To conduct an two-factor ANOVA is pretty straightforward.
weeds.aov2 <- aov(flowers ~ species + soil, data = weeds) # two-factor anova (without interaction)
summary(weeds.aov2)
## Df Sum Sq Mean Sq F value Pr(>F)
## species 2 2369 1184.3 9.272 0.000436 ***
## soil 1 239 238.5 1.867 0.178720
## Residuals 44 5620 127.7
## ---
## Signif. codes: 0 '***' 0.001 '**' 0.01 '*' 0.05 '.' 0.1 ' ' 1
This example constructs an ANOVA with two factors, but does not include the interaction term. If we want the interaction term, simply replace the + sign with an asterisk * .
weeds.aov2 <- aov(flowers ~ species * soil, data = weeds) # two-factor anova (with interaction)
summary(weeds.aov2)
## Df Sum Sq Mean Sq F value Pr(>F)
## species 2 2369 1184.3 9.102 0.00052 ***
## soil 1 239 238.5 1.833 0.18301
## species:soil 2 155 77.5 0.596 0.55574
## Residuals 42 5465 130.1
## ---
## Signif. codes: 0 '***' 0.001 '**' 0.01 '*' 0.05 '.' 0.1 ' ' 1
Including the asterisk tells the formula to multiply both of the factors creating the interaction factor. It will automatically produce the results for factors independantly as well as the interaction term.
Don’t forget to check your assumptions
Everything stays the same for assumptions except the following modifications to Bartlett’s and Levene’s Tests.
bartlett.test(flowers ~ interaction(species, soil), data = weeds) # Add the interaction() argument to correctly analyse an interaction term
##
## Bartlett test of homogeneity of variances
##
## data: flowers by interaction(species, soil)
## Bartlett's K-squared = 5.3304, df = 5, p-value = 0.3769
leveneTest(flowers ~ species * soil, data = weeds) # same syntax as the normal formula
## Levene's Test for Homogeneity of Variance (center = median)
## Df F value Pr(>F)
## group 5 0.81 0.5492
## 42
There are two methods to transform your response (Y) variable for an analysis.
mutate()
to create a new column; orFor this example, we will be log transforming the flowers column within the weeds dataset.
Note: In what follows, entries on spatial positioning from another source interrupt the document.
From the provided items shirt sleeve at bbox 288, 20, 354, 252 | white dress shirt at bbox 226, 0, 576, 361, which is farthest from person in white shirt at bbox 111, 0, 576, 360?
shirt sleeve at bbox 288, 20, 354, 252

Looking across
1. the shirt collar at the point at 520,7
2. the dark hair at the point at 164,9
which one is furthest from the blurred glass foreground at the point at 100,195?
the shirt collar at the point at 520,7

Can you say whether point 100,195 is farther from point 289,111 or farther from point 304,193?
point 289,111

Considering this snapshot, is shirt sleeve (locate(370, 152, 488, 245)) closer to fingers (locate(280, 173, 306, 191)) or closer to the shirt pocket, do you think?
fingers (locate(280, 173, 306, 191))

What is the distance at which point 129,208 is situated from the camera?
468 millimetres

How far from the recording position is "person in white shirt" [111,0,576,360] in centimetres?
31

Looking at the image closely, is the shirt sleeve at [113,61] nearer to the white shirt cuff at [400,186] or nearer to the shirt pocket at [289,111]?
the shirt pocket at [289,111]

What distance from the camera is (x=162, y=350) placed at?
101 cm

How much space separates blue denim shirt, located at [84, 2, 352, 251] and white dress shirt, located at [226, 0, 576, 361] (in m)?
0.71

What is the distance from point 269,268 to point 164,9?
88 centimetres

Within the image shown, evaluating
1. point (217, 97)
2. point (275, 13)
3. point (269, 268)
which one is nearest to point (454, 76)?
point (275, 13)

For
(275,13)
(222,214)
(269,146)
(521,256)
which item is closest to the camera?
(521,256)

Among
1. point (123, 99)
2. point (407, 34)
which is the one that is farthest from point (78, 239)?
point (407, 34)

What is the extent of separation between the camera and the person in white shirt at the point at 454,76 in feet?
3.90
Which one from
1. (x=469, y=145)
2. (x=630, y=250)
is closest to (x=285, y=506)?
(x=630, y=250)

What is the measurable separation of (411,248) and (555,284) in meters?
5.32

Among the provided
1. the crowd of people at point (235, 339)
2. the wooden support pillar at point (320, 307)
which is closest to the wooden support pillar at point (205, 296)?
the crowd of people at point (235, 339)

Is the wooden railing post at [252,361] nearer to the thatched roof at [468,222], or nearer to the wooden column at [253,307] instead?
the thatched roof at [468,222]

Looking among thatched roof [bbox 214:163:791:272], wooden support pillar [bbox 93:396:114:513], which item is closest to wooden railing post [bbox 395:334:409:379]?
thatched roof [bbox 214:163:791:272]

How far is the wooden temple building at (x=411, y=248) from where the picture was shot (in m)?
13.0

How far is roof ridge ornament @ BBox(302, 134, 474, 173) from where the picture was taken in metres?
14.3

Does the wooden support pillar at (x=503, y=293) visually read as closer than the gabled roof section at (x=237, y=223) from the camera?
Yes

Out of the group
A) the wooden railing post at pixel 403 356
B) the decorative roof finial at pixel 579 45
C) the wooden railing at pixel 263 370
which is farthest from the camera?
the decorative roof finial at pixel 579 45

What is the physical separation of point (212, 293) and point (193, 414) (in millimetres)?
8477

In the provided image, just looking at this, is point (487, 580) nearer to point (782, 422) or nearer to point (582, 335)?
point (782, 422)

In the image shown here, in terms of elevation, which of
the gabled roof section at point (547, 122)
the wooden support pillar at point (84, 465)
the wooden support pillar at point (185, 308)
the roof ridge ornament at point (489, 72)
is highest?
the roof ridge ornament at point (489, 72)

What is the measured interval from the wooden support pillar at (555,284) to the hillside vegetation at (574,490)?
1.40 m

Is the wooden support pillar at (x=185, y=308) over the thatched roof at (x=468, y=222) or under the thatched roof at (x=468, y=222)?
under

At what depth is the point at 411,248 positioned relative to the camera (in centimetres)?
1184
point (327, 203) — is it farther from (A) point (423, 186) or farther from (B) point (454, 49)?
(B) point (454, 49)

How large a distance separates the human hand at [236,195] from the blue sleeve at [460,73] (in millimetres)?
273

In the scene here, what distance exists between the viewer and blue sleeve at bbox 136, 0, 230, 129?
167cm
NOTE: THIS MAKES NO SENSE AS IT IS NORMAL data. IT IS JUST AN EXAMPLE!
## Mutate Option ##
weeds <- mutate(weeds, logflowers = log(flowers)) # create new column called "logflowers"
## Formula option ##
weeds.aov.log <- aov(log(flowers) ~ species * soil, data = weeds) # log(flowers) as our Y variable tells the anova to use a log transformed response.
summary(weeds.aov.log)
## Df Sum Sq Mean Sq F value Pr(>F)
## species 2 2.842 1.4211 11.158 0.00013 ***
## soil 1 0.239 0.2387 1.874 0.17831
## species:soil 2 0.247 0.1234 0.969 0.38792
## Residuals 42 5.349 0.1274
## ---
## Signif. codes: 0 '***' 0.001 '**' 0.01 '*' 0.05 '.' 0.1 ' ' 1
If you are testing assumptions, you must run the aov()
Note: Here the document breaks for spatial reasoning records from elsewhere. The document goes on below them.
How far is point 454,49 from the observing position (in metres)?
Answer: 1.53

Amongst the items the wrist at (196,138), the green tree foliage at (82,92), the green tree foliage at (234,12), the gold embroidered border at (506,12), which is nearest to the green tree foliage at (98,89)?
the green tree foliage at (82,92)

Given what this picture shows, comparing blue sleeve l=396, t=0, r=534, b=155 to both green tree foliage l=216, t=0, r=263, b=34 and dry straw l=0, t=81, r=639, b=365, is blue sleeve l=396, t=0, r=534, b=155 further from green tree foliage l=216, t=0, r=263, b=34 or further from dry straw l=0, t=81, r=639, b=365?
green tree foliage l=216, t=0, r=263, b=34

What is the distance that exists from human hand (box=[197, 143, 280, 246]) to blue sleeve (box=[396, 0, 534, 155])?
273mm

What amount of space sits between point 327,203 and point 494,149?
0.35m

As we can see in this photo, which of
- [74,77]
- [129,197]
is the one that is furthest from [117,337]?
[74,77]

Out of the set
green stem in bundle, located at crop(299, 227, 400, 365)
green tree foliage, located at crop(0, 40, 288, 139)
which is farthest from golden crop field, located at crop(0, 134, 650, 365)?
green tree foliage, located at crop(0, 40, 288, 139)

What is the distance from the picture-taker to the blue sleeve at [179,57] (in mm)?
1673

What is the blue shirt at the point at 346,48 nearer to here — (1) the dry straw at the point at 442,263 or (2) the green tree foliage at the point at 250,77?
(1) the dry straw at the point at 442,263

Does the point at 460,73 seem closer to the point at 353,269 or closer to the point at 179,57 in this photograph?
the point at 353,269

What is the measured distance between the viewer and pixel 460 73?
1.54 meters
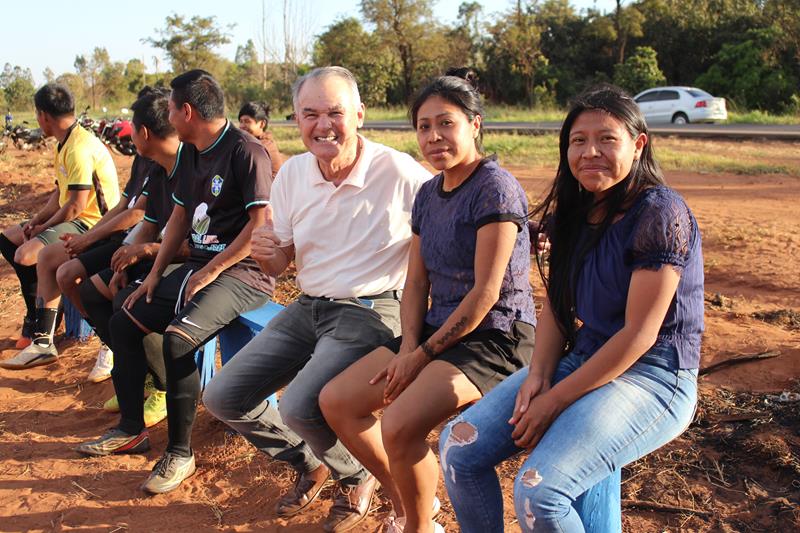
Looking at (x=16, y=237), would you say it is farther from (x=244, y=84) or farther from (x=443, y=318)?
(x=244, y=84)

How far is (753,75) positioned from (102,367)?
26165 mm

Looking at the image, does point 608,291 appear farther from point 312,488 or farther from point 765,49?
point 765,49

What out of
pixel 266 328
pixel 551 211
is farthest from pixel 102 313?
pixel 551 211

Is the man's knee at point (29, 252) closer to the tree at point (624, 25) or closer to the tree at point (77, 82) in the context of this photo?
the tree at point (624, 25)

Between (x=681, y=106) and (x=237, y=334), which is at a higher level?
(x=681, y=106)

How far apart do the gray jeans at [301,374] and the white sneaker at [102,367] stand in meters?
1.89

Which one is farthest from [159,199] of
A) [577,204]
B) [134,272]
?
[577,204]

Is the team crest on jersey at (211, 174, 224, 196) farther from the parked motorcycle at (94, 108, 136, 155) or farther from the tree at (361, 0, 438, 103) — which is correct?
the tree at (361, 0, 438, 103)

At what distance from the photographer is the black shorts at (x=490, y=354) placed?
2.55 meters

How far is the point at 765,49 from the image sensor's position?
87.2 feet

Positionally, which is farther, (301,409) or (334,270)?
(334,270)

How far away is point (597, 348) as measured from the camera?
236 centimetres

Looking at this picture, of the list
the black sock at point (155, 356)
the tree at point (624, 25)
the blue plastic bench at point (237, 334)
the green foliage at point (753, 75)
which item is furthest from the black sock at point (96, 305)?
the tree at point (624, 25)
(or general analysis) again with the new transformation and then extract residuals.
shapiro.test(log(weeds.aov$residuals)) #### DO NOT DO THIS!! ####
##
## Shapiro-Wilk normality test
##
## data: log(weeds.aov$residuals)
## W = 0.95759, p-value = 0.4422
shapiro.test(weeds.aov.log$residuals) # Do this! #
##
## Shapiro-Wilk normality test
##
## data: weeds.aov.log$residuals
## W = 0.97792, p-value = 0.4951
See how those are different? The same thing applies to square root (sqrt) or square/cubic transformations (^2, ^3).
Construct a Two-factor ANOVA (with interaction) on the Insecticide dataset and answer the following:
1. Is the data normal?
2. What is the p-value for the Bartlett’s test?
3. Without transforming to normalise, what is the p-value for the interaction term?